> _Aim of the task_
Report every line of the items that contains the string "plant", copying each line in full.
== Available records ==
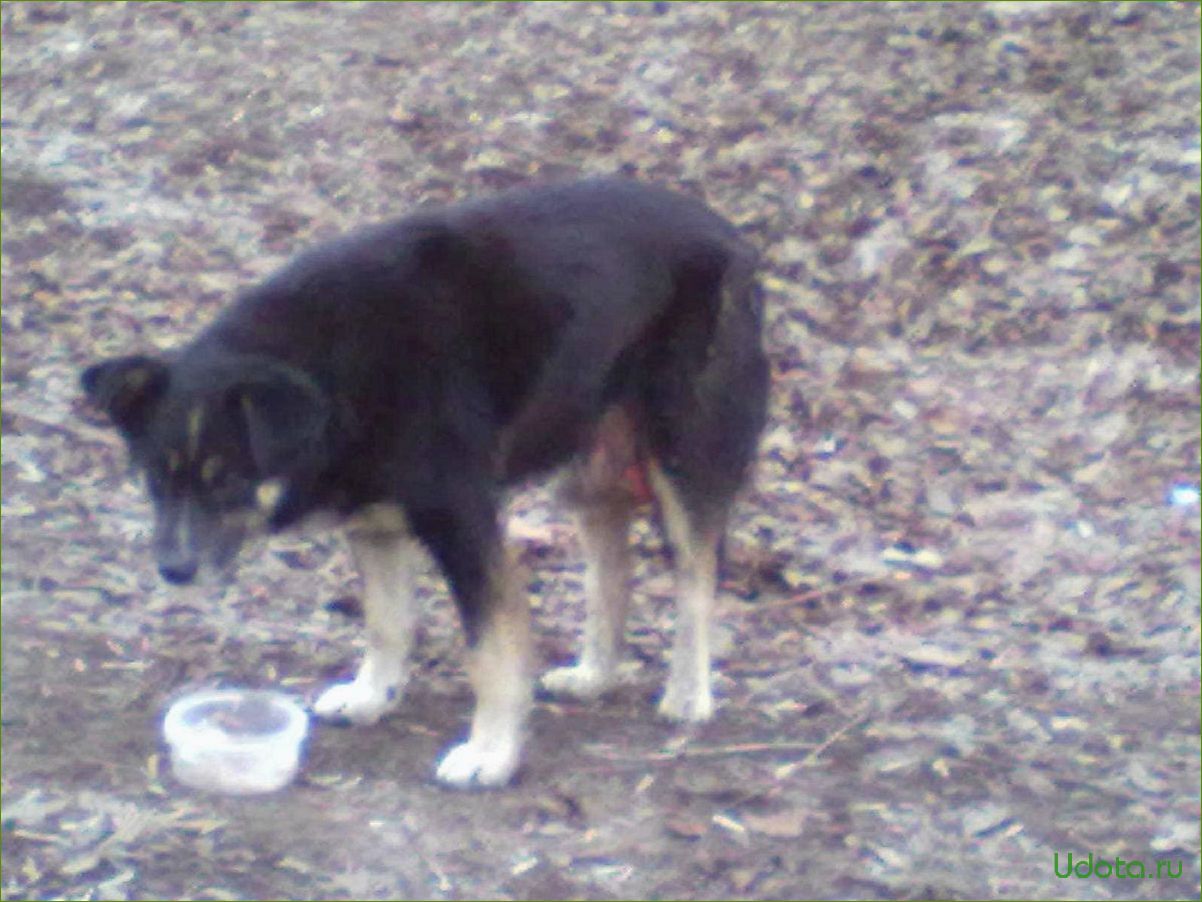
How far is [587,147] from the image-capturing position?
9.91m

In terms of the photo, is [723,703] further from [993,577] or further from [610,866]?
[993,577]

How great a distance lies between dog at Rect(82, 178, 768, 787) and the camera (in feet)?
14.7

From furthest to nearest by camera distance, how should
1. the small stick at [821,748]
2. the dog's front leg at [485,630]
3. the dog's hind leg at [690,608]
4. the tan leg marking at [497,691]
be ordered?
the dog's hind leg at [690,608]
the small stick at [821,748]
the tan leg marking at [497,691]
the dog's front leg at [485,630]

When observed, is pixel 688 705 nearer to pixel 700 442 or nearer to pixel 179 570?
pixel 700 442

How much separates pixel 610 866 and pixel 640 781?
1.76 ft

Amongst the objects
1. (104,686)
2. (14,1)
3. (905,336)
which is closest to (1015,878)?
(104,686)

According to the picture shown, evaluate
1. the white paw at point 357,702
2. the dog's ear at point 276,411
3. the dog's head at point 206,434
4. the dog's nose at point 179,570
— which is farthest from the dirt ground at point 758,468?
the dog's ear at point 276,411

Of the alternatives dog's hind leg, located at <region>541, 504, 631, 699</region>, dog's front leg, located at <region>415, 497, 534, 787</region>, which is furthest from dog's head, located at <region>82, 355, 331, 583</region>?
dog's hind leg, located at <region>541, 504, 631, 699</region>

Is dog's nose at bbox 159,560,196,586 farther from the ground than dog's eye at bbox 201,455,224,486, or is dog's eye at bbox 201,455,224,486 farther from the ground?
dog's eye at bbox 201,455,224,486

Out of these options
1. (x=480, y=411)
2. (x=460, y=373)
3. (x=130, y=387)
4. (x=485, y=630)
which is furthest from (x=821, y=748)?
(x=130, y=387)

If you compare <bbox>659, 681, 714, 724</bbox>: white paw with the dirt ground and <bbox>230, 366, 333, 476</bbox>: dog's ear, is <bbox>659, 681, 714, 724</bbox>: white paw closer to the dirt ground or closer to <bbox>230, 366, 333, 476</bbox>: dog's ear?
the dirt ground

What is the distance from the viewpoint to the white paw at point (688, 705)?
18.3 ft

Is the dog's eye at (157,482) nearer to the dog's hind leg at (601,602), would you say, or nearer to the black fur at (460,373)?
the black fur at (460,373)

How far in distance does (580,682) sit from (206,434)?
2.01 meters
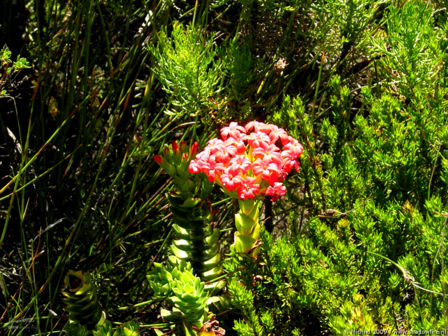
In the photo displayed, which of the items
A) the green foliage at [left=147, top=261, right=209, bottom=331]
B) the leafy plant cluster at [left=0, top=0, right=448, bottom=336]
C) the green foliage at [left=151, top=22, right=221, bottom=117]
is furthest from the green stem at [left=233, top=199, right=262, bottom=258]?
the green foliage at [left=151, top=22, right=221, bottom=117]

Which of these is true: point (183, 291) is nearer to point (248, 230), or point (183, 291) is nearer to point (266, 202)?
point (248, 230)

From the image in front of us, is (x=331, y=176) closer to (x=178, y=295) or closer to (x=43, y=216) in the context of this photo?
(x=178, y=295)

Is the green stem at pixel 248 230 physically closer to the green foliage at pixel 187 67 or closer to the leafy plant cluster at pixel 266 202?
the leafy plant cluster at pixel 266 202

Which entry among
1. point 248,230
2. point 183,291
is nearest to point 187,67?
point 248,230

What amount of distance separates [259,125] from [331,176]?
0.89 ft

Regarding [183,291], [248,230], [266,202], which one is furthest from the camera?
[266,202]

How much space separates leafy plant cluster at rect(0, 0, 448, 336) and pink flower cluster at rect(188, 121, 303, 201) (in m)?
0.13

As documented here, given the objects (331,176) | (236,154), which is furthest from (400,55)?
(236,154)

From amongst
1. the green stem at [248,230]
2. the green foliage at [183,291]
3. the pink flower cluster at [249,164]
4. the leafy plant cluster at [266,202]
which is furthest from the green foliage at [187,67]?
the green foliage at [183,291]

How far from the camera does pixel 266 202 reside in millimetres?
1829

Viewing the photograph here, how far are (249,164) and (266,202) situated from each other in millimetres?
447

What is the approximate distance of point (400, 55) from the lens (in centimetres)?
148

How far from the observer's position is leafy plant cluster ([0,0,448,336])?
52.9 inches

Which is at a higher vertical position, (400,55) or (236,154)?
(400,55)
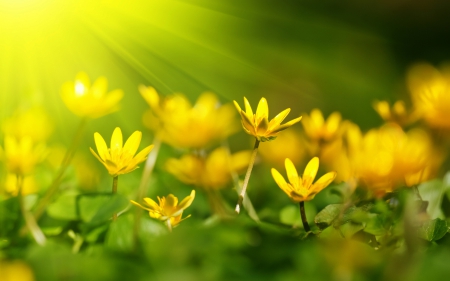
===
> _Solved problem_
B) the leafy plant cluster at [left=0, top=0, right=448, bottom=336]
Is the green stem at pixel 248 230 physically closer to the green foliage at pixel 187 67 or closer to the leafy plant cluster at pixel 266 202?
the leafy plant cluster at pixel 266 202
How much space separates leafy plant cluster at rect(0, 0, 448, 336) and pink flower cluster at rect(188, 121, 303, 201) (in m)?
4. the leafy plant cluster at [266,202]
How far from the observer's position is leafy plant cluster ([0,0,448,336])?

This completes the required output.